Vice President Kamala Harris and House Speaker Nancy Pelosi
(this image a symbol of the success of the women’s movement)
Historic meeting on many levels – prior to Zelenskyy’s speech I was immediately struck with this image of two women who in the past six years have been the “Lindas” of their respective offices, two women who have stood for upholding the laws as set forth in their constitutional oaths. No shotguns required – their words are enough to cut through the spinelessness of their male colleagues who refuse to stand against a treasonous former president hellbent to be the equivalent of a modern day Craig Belden who is disrespectful of the law and those who seek to uphold it.
During the past year I have had friends and family argue that Ukraine is a long way from our homes, that the billions of dollars we have used to help them in their resistance to Russia should be spent on the problems we have in America.
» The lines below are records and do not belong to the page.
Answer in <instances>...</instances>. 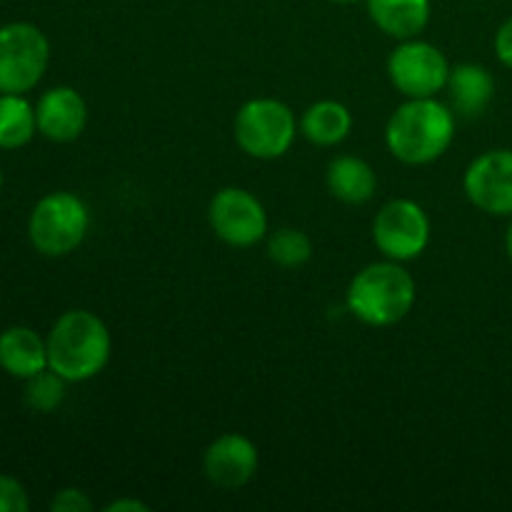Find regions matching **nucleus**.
<instances>
[{
	"label": "nucleus",
	"instance_id": "obj_18",
	"mask_svg": "<svg viewBox=\"0 0 512 512\" xmlns=\"http://www.w3.org/2000/svg\"><path fill=\"white\" fill-rule=\"evenodd\" d=\"M38 133V118L28 98L0 93V148L18 150Z\"/></svg>",
	"mask_w": 512,
	"mask_h": 512
},
{
	"label": "nucleus",
	"instance_id": "obj_17",
	"mask_svg": "<svg viewBox=\"0 0 512 512\" xmlns=\"http://www.w3.org/2000/svg\"><path fill=\"white\" fill-rule=\"evenodd\" d=\"M350 128H353V115L338 100H320L313 103L300 118V133L315 145H338L348 138Z\"/></svg>",
	"mask_w": 512,
	"mask_h": 512
},
{
	"label": "nucleus",
	"instance_id": "obj_19",
	"mask_svg": "<svg viewBox=\"0 0 512 512\" xmlns=\"http://www.w3.org/2000/svg\"><path fill=\"white\" fill-rule=\"evenodd\" d=\"M268 255L280 268H300L313 255V240L295 228H283L270 235Z\"/></svg>",
	"mask_w": 512,
	"mask_h": 512
},
{
	"label": "nucleus",
	"instance_id": "obj_20",
	"mask_svg": "<svg viewBox=\"0 0 512 512\" xmlns=\"http://www.w3.org/2000/svg\"><path fill=\"white\" fill-rule=\"evenodd\" d=\"M65 383L68 380L60 378L55 370L45 368L43 373L25 380V405L35 413H53L63 403Z\"/></svg>",
	"mask_w": 512,
	"mask_h": 512
},
{
	"label": "nucleus",
	"instance_id": "obj_25",
	"mask_svg": "<svg viewBox=\"0 0 512 512\" xmlns=\"http://www.w3.org/2000/svg\"><path fill=\"white\" fill-rule=\"evenodd\" d=\"M505 250H508V258L512 260V220H510L508 235H505Z\"/></svg>",
	"mask_w": 512,
	"mask_h": 512
},
{
	"label": "nucleus",
	"instance_id": "obj_9",
	"mask_svg": "<svg viewBox=\"0 0 512 512\" xmlns=\"http://www.w3.org/2000/svg\"><path fill=\"white\" fill-rule=\"evenodd\" d=\"M213 233L233 248H250L268 233L263 203L243 188H223L208 208Z\"/></svg>",
	"mask_w": 512,
	"mask_h": 512
},
{
	"label": "nucleus",
	"instance_id": "obj_26",
	"mask_svg": "<svg viewBox=\"0 0 512 512\" xmlns=\"http://www.w3.org/2000/svg\"><path fill=\"white\" fill-rule=\"evenodd\" d=\"M330 3H358V0H330Z\"/></svg>",
	"mask_w": 512,
	"mask_h": 512
},
{
	"label": "nucleus",
	"instance_id": "obj_12",
	"mask_svg": "<svg viewBox=\"0 0 512 512\" xmlns=\"http://www.w3.org/2000/svg\"><path fill=\"white\" fill-rule=\"evenodd\" d=\"M35 118H38V133L45 135L53 143H70L80 138L88 123V105L83 95L70 85H58L48 93L40 95L35 105Z\"/></svg>",
	"mask_w": 512,
	"mask_h": 512
},
{
	"label": "nucleus",
	"instance_id": "obj_2",
	"mask_svg": "<svg viewBox=\"0 0 512 512\" xmlns=\"http://www.w3.org/2000/svg\"><path fill=\"white\" fill-rule=\"evenodd\" d=\"M48 368L68 383L95 378L108 365V325L90 310H68L55 320L48 333Z\"/></svg>",
	"mask_w": 512,
	"mask_h": 512
},
{
	"label": "nucleus",
	"instance_id": "obj_22",
	"mask_svg": "<svg viewBox=\"0 0 512 512\" xmlns=\"http://www.w3.org/2000/svg\"><path fill=\"white\" fill-rule=\"evenodd\" d=\"M53 512H90L93 510V500L78 488H63L55 493L53 503H50Z\"/></svg>",
	"mask_w": 512,
	"mask_h": 512
},
{
	"label": "nucleus",
	"instance_id": "obj_4",
	"mask_svg": "<svg viewBox=\"0 0 512 512\" xmlns=\"http://www.w3.org/2000/svg\"><path fill=\"white\" fill-rule=\"evenodd\" d=\"M90 228V213L83 198L55 190L35 203L28 220V238L38 253L60 258L78 248Z\"/></svg>",
	"mask_w": 512,
	"mask_h": 512
},
{
	"label": "nucleus",
	"instance_id": "obj_16",
	"mask_svg": "<svg viewBox=\"0 0 512 512\" xmlns=\"http://www.w3.org/2000/svg\"><path fill=\"white\" fill-rule=\"evenodd\" d=\"M368 13L385 35L410 40L430 20V0H368Z\"/></svg>",
	"mask_w": 512,
	"mask_h": 512
},
{
	"label": "nucleus",
	"instance_id": "obj_24",
	"mask_svg": "<svg viewBox=\"0 0 512 512\" xmlns=\"http://www.w3.org/2000/svg\"><path fill=\"white\" fill-rule=\"evenodd\" d=\"M148 512L150 508L145 503H140V500H130V498H123V500H113L110 505H105V512Z\"/></svg>",
	"mask_w": 512,
	"mask_h": 512
},
{
	"label": "nucleus",
	"instance_id": "obj_7",
	"mask_svg": "<svg viewBox=\"0 0 512 512\" xmlns=\"http://www.w3.org/2000/svg\"><path fill=\"white\" fill-rule=\"evenodd\" d=\"M390 83L405 98H435L448 85L450 65L443 50L425 40H403L388 58Z\"/></svg>",
	"mask_w": 512,
	"mask_h": 512
},
{
	"label": "nucleus",
	"instance_id": "obj_23",
	"mask_svg": "<svg viewBox=\"0 0 512 512\" xmlns=\"http://www.w3.org/2000/svg\"><path fill=\"white\" fill-rule=\"evenodd\" d=\"M495 53L505 68L512 70V15L500 25L498 35H495Z\"/></svg>",
	"mask_w": 512,
	"mask_h": 512
},
{
	"label": "nucleus",
	"instance_id": "obj_5",
	"mask_svg": "<svg viewBox=\"0 0 512 512\" xmlns=\"http://www.w3.org/2000/svg\"><path fill=\"white\" fill-rule=\"evenodd\" d=\"M298 123L293 110L275 98L248 100L235 115V140L250 158H280L293 145Z\"/></svg>",
	"mask_w": 512,
	"mask_h": 512
},
{
	"label": "nucleus",
	"instance_id": "obj_1",
	"mask_svg": "<svg viewBox=\"0 0 512 512\" xmlns=\"http://www.w3.org/2000/svg\"><path fill=\"white\" fill-rule=\"evenodd\" d=\"M455 113L435 98H408L388 120L385 143L405 165H428L453 145Z\"/></svg>",
	"mask_w": 512,
	"mask_h": 512
},
{
	"label": "nucleus",
	"instance_id": "obj_21",
	"mask_svg": "<svg viewBox=\"0 0 512 512\" xmlns=\"http://www.w3.org/2000/svg\"><path fill=\"white\" fill-rule=\"evenodd\" d=\"M30 500L23 485L10 475H0V512H28Z\"/></svg>",
	"mask_w": 512,
	"mask_h": 512
},
{
	"label": "nucleus",
	"instance_id": "obj_14",
	"mask_svg": "<svg viewBox=\"0 0 512 512\" xmlns=\"http://www.w3.org/2000/svg\"><path fill=\"white\" fill-rule=\"evenodd\" d=\"M0 368L18 380H28L48 368V343L25 325L0 333Z\"/></svg>",
	"mask_w": 512,
	"mask_h": 512
},
{
	"label": "nucleus",
	"instance_id": "obj_6",
	"mask_svg": "<svg viewBox=\"0 0 512 512\" xmlns=\"http://www.w3.org/2000/svg\"><path fill=\"white\" fill-rule=\"evenodd\" d=\"M50 63V43L33 23L0 28V93L25 95L40 83Z\"/></svg>",
	"mask_w": 512,
	"mask_h": 512
},
{
	"label": "nucleus",
	"instance_id": "obj_27",
	"mask_svg": "<svg viewBox=\"0 0 512 512\" xmlns=\"http://www.w3.org/2000/svg\"><path fill=\"white\" fill-rule=\"evenodd\" d=\"M0 188H3V170H0Z\"/></svg>",
	"mask_w": 512,
	"mask_h": 512
},
{
	"label": "nucleus",
	"instance_id": "obj_8",
	"mask_svg": "<svg viewBox=\"0 0 512 512\" xmlns=\"http://www.w3.org/2000/svg\"><path fill=\"white\" fill-rule=\"evenodd\" d=\"M373 240L380 253L395 263L418 258L430 243L428 215L413 200H390L375 215Z\"/></svg>",
	"mask_w": 512,
	"mask_h": 512
},
{
	"label": "nucleus",
	"instance_id": "obj_11",
	"mask_svg": "<svg viewBox=\"0 0 512 512\" xmlns=\"http://www.w3.org/2000/svg\"><path fill=\"white\" fill-rule=\"evenodd\" d=\"M205 478L223 490L243 488L258 473V448L240 433H225L203 455Z\"/></svg>",
	"mask_w": 512,
	"mask_h": 512
},
{
	"label": "nucleus",
	"instance_id": "obj_13",
	"mask_svg": "<svg viewBox=\"0 0 512 512\" xmlns=\"http://www.w3.org/2000/svg\"><path fill=\"white\" fill-rule=\"evenodd\" d=\"M448 98L455 115L478 118L490 108L495 98V78L488 68L478 63H463L450 68Z\"/></svg>",
	"mask_w": 512,
	"mask_h": 512
},
{
	"label": "nucleus",
	"instance_id": "obj_15",
	"mask_svg": "<svg viewBox=\"0 0 512 512\" xmlns=\"http://www.w3.org/2000/svg\"><path fill=\"white\" fill-rule=\"evenodd\" d=\"M328 190L338 200L348 205H363L378 190V175L370 168V163H365L363 158H355V155H338V158L330 160L328 173Z\"/></svg>",
	"mask_w": 512,
	"mask_h": 512
},
{
	"label": "nucleus",
	"instance_id": "obj_10",
	"mask_svg": "<svg viewBox=\"0 0 512 512\" xmlns=\"http://www.w3.org/2000/svg\"><path fill=\"white\" fill-rule=\"evenodd\" d=\"M465 195L488 215H512V150H488L468 165Z\"/></svg>",
	"mask_w": 512,
	"mask_h": 512
},
{
	"label": "nucleus",
	"instance_id": "obj_3",
	"mask_svg": "<svg viewBox=\"0 0 512 512\" xmlns=\"http://www.w3.org/2000/svg\"><path fill=\"white\" fill-rule=\"evenodd\" d=\"M415 305V280L395 260L360 270L348 288L350 313L365 325L388 328L400 323Z\"/></svg>",
	"mask_w": 512,
	"mask_h": 512
}]
</instances>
I believe President Zelenskyy addressed this thinking in one of the most impressive manners in the first speech to Congress by a war time president since Winston Churchill on December 26, 1941.
The Russians’ tactic is primitive. They burn down and destroy everything they see. They sent thugs to the front lines. They sent convicts to the war. They threw everything against us, similar to the other tyranny, which is in the Battle of the Bulge. Threw everything it had against the free world, just like the brave American soldiers which held their lines and fought back Hitler’s forces during the Christmas of 1944. Brave Ukrainian soldiers are doing the same to Putin’s forces this Christmas…
Ukraine — Ukraine holds its lines and will never surrender. So, so, here the front line, the tyranny which has no lack of cruelty against the lives of free people — and your support is crucial, not just to stand in such fight but to get to the turning point to win on the battlefield…
Your money is not charity. It’s an investment in the global security and democracy that we handle in the most responsible way...
The lessons learned in Last Train from Gun Hill sixty-three years ago remain the same. Might does not, nor will it ever, make right. From Craig Belden to Donald Trump, from Marshall Matt Morgan to President Volodymyr Zelenskyy, from Linda to Nancy Pelosi and Kamala Harris – these are the courageous stories that must be told, that must be heard. No one was above the law in the fictional Wild West in days of yore; no one is above the law in democracies today.

Slava Ukraini. For the children we want to see become adults in a free country.